PASSAGE START

Rouven Essig, PhD, an assistant professor at the C.N. Yang Institute for Theoretical Physics and the Department of Physics and Astronomy at Stony Brook University, has been selected to receive a Sloan Research Fellowship from the Alfred P. Sloan Foundation. He is one of 126 awardees from 61 colleges and universities in the United States and Canada chosen for this prestigious honor, which comes with a $50,000 two-year fellowship.
Essig was selected based upon his distinguished performance and potential to make substantial contributions to physics. The Sloan Foundation recognizes Sloan Fellows as “rising stars” and the “next generation of scientific leaders.” He joins the ranks of 62 other Sloan Research Fellows from Stony Brook University who have received this honor before him.
“I am excited to be recognized with a Sloan Research Fellowship,” said Essig. “This fellowship will help me support the training of a graduate student, which will greatly aid my research program.”

PASSAGE END

**PROBLEM 1**
In the passage about Rouven Essig's Sloan Research Fellowship, how many Stony Brook University researchers received the fellowship before him?
**PROBLEM 2**
Carry on the passage about Rouven Essig's Sloan Research Fellowship from its last sentence.

ENTRIES PROVIDED START

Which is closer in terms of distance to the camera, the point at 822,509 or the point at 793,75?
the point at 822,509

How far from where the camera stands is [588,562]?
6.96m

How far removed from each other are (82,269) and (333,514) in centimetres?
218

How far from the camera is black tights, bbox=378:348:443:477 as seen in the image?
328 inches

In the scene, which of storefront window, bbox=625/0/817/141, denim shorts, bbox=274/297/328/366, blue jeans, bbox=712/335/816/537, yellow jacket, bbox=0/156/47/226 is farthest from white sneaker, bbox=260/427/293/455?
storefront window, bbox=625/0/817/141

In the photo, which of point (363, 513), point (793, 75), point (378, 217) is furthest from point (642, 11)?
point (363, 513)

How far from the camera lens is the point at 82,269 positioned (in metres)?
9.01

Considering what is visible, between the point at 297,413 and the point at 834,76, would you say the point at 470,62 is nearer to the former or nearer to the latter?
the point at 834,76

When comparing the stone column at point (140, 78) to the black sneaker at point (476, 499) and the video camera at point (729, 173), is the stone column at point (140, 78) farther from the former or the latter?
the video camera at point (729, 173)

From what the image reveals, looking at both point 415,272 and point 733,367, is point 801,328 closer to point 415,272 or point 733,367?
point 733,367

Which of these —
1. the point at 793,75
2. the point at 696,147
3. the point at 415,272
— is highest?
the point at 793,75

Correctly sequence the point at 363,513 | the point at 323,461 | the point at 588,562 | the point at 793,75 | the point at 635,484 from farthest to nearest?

ENTRIES PROVIDED END
ENTRIES PROVIDED START

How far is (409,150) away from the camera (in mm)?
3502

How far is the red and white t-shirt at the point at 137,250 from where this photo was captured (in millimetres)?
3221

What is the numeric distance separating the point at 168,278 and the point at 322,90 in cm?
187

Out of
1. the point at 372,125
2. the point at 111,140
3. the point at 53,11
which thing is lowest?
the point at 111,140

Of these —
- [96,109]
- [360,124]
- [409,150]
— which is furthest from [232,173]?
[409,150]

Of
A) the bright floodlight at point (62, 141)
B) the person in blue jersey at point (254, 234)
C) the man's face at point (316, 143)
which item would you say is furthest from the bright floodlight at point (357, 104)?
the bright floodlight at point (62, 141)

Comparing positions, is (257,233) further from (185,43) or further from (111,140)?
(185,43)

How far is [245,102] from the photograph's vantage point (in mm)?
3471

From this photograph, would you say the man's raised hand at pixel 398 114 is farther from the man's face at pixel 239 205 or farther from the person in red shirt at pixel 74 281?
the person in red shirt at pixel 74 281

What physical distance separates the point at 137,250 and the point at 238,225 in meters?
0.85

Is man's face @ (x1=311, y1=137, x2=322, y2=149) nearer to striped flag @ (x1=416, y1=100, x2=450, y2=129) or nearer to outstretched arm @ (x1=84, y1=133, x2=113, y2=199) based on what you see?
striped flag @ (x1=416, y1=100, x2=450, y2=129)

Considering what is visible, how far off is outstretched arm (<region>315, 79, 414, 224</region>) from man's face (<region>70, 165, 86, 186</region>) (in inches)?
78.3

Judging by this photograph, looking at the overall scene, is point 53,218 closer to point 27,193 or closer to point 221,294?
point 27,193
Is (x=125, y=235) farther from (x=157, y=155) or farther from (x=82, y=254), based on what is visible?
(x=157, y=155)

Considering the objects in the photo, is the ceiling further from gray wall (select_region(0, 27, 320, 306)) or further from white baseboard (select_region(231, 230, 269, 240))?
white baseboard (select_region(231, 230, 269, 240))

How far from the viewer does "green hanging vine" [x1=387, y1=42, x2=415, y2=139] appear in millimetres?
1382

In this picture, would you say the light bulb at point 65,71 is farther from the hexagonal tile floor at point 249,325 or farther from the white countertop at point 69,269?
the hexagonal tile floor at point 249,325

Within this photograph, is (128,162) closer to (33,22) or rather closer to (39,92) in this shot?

ENTRIES PROVIDED END
ENTRIES PROVIDED START

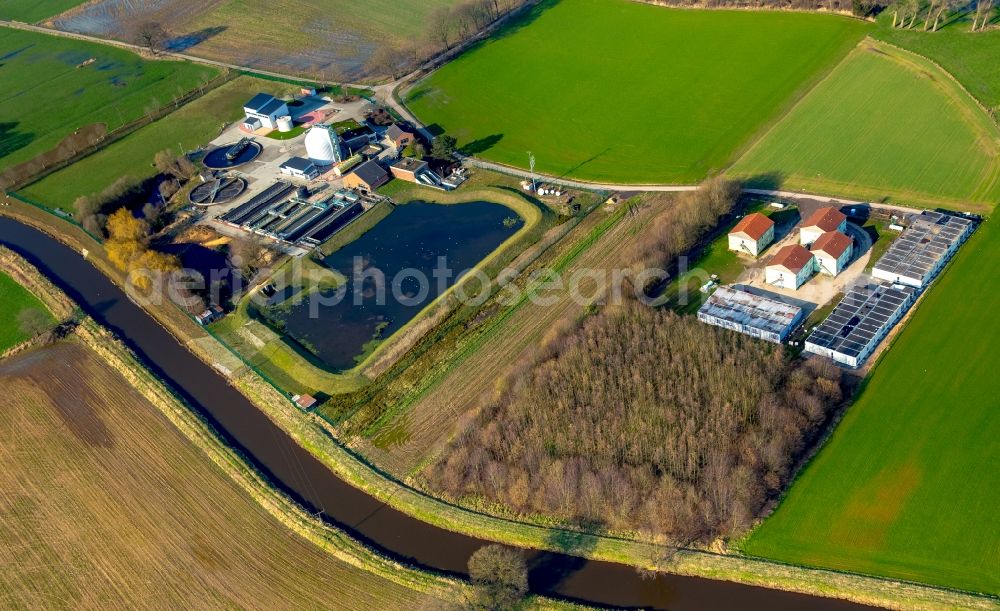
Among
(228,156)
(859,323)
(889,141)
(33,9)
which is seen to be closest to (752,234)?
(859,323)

ENTRIES PROVIDED END

**ANSWER SPACE 1**
62

**ANSWER SPACE 2**
Essig’s research program, broad in its scope but specific in its goals, is to maximize the opportunities to understand and discover the fundamental constituents of matter and their interactions. His research involves particle physics at the cosmic, intensity and energy frontiers with two broad goals: to develop the theoretical implications of the data being collected at dark matter detection experiments, at high-intensity beam experiments and at the Large Hadron Collider in Switzerland; and to generate new ideas for experiments that can further understanding of the fundamental constituents of nature.
“I congratulate Rouven on this outstanding achievement,” said Provost Dennis N. Assanis. “His broad research program embracing the intensity, cosmic and energy frontiers is at the forefront of particle physics research and the search for new laws of physics. We look forward to great discoveries from him in the future.”
“The Sloan Research Fellows are the best of the best among young scientists,” said Paul L. Joskow, President of the Alfred P. Sloan Foundation. “If you want to know where the next big scientific breakthrough will come from, look to these extraordinary men and women. The Foundation is proud to support them during this pivotal stage of their careers.”
Fellowships are awarded in eight scientific fields – chemistry, computer science, economics, mathematics, evolutionary and computational molecular biology, neuroscience, ocean sciences and physics. Since the program’s inception in 1955, the Sloan Foundation has awarded nearly $120 million in support of more than 4,200 early-career researchers. Administered and funded by the Sloan Foundation, the fellowships are awarded in close cooperation with the scientific community. To qualify, candidates must first be nominated by their peers and are subsequently selected by an independent panel of senior scholars.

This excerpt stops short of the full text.